By introducing phytoestrogens into your diet, it can help to alleviate some of the uncomfortable side effects of menopause. Food rich in phytoestrogens could even help to lower your cholesterol and lower your risk of developing osteoporosis.
Popular in vegan cuisine, soybeans are found within plant-based products, such as tofu and tempeh. They can be eaten alone, or enjoyed whole as edamame.
Edamame beans are green, immature soybeans that are often sold frozen. Be aware, sometimes edamame beans are sold unshelled, in their inedible pods – make sure you remove the pods before enjoying.
Rich in protein, minerals and vitamins, both soybeans and edamame have been linked to many health benefits and are known to help regulate oestrogen levels within the body.
Good news if you are a fan of snacking on dried fruits.
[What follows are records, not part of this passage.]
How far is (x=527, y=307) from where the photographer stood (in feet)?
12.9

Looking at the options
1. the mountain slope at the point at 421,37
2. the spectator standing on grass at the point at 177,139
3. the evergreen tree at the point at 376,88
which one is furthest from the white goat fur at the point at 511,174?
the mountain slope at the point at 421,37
Dried fruits are nutrient-rich, delicious, and easy to enjoy as an afternoon snack.
They are also a potent source of fibre, vitamins, and various phytoestrogens. In fact, dates, prunes, and dried apricots are known to possess the highest levels of phytoestrogens – so if you are struggling, add some of these to your shopping list!
Sesame seeds are small, fibre-packed seeds that are commonly found in Asian dishes to add a delicate crunch and nutty flavour.
They are also very rich in phytoestrogens, and other key nutrients to support a healthy diet.
Studies have shown, these tasty little seeds can not only increase oestrogen in postmenopausal women, but also improve overall blood cholesterol.
Berries have long been prized for their numerous and impressive health benefits. They are natural antioxidants, loaded with vitamins and tasty as a snack, or healthy breakfast option.
Some berries are also rich in phytoestrogens, especially strawberries, cranberries, and raspberries.
Usually found in healthy breakfast cereals, Wheat bran is a concentrated source of phytoestrogens, particularly lignans.
Research has shown that high-fibre wheat bran can help to support and regulate oestrogen levels within the body. It also has a healthy amount of fibre to support overall health and bowel movement.
Made from coagulated soy milk pressed into firm white blocks, tofu is a popular vegan dish and contain the highest number of phytoestrogens of all soy products.
Tofu is high in protein and contains all the essential amino acids your body needs. It also provides fats, carbs, and a wide variety of vitamins and minerals.
Cruciferous vegetables are just a fancy name for cauliflower, broccoli, brussels sprouts, and cabbage.
Usually, a tasty addition to a traditional roast dinner, these vegetables are packed full of health nutrients and vitamins for the body.
Cauliflower and broccoli are rich in secoisolariciresinol, a type of lignan phytoestrogen; and brussels sprouts and cabbage are rich in coumestrol, another type of phytonutrient that has been linked to oestrogen regulation.
Made from soybeans, tempeh is a fermented soy product and popular meat replacement in both vegetarian and vegan diets.
Tempeh is not only an excellent source of protein, prebiotics, vitamins, and minerals but also a rich source of phytoestrogens, especially isoflavones
Oestrogen foods – The bottom line
Whilst all these foods may support your overall health and alleviate some of the unpleasant symptoms of menopause, if you are struggling you should seek professional advice.
There are plenty of treatments out there to help you through the menopause, including
bioidentical hormone replacement therapy which is specifically tailored around you and your individual needs.
It replenishes the exact hormones that you are deficient in to alleviate the unpleasant side effects of menopause and restore the body to optimum performance.